Required from the data below: the exact lines starting at the line containing "Дурной тон Мизинец, Этикет, Дурной" and ending at the line containing "The best sad shayari on zindagi", with both ends kept and all pictures dropped.
--- --- ---
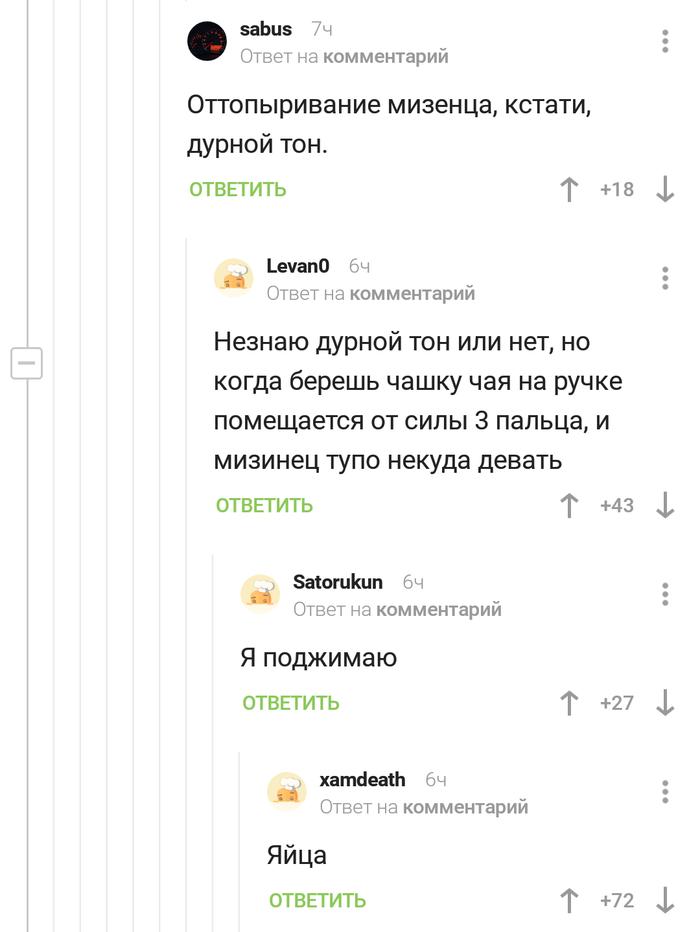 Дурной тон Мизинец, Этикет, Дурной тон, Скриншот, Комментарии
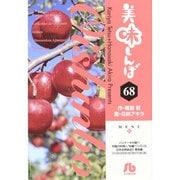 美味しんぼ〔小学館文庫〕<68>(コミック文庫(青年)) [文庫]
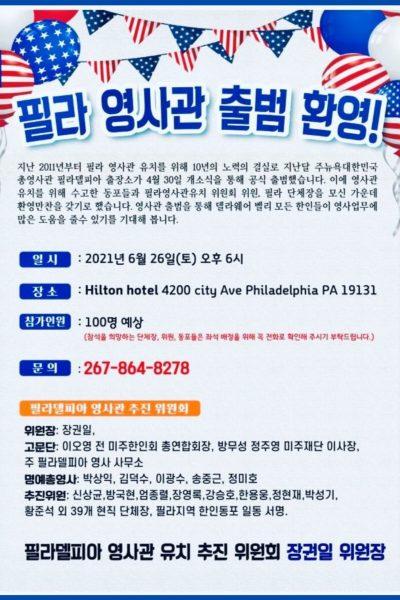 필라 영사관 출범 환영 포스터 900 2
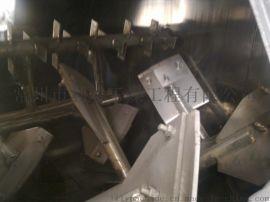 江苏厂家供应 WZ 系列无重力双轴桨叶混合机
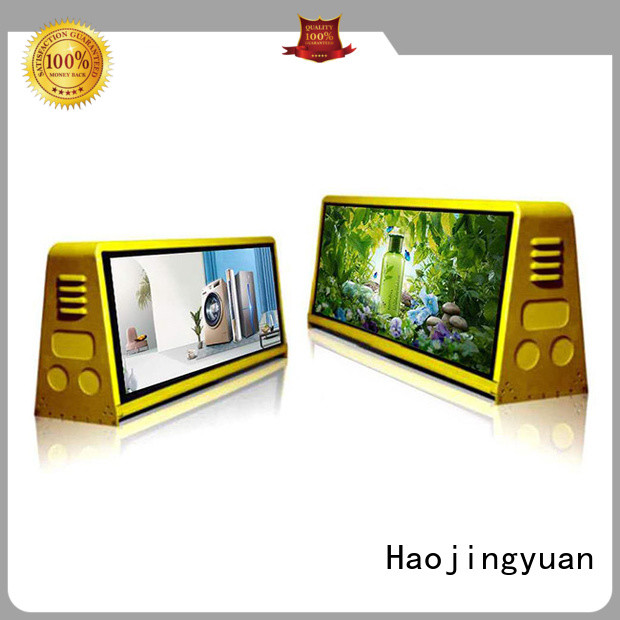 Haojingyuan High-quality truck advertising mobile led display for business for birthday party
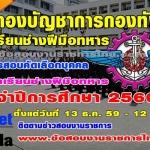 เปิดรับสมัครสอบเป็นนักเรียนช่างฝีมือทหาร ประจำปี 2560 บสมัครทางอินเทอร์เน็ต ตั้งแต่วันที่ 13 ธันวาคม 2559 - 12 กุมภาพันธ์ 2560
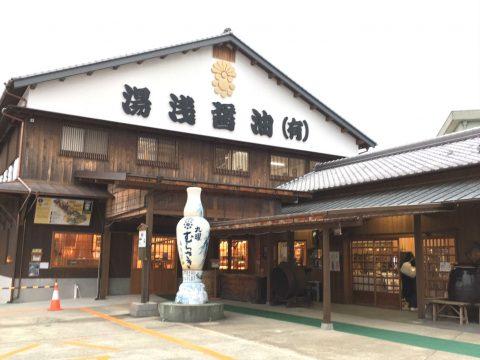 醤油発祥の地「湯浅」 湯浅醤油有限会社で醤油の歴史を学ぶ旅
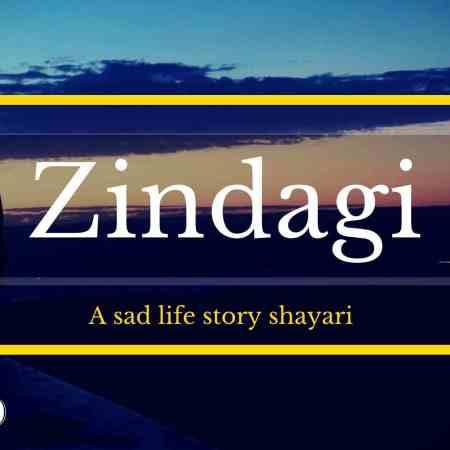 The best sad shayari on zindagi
--- --- ---
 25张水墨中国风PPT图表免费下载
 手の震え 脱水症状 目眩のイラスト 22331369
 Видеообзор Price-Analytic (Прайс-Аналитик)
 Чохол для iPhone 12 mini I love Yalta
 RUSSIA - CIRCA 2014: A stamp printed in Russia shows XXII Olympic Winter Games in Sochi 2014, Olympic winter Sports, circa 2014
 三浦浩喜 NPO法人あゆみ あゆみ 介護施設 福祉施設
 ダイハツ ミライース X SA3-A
--- --- ---
## Exercise result
 Дурной тон Мизинец, Этикет, Дурной тон, Скриншот, Комментарии
 美味しんぼ〔小学館文庫〕<68>(コミック文庫(青年)) [文庫]
 필라 영사관 출범 환영 포스터 900 2
 江苏厂家供应 WZ 系列无重力双轴桨叶混合机
 Haojingyuan High-quality truck advertising mobile led display for business for birthday party
 เปิดรับสมัครสอบเป็นนักเรียนช่างฝีมือทหาร ประจำปี 2560 บสมัครทางอินเทอร์เน็ต ตั้งแต่วันที่ 13 ธันวาคม 2559 - 12 กุมภาพันธ์ 2560
 醤油発祥の地「湯浅」 湯浅醤油有限会社で醤油の歴史を学ぶ旅
 The best sad shayari on zindagi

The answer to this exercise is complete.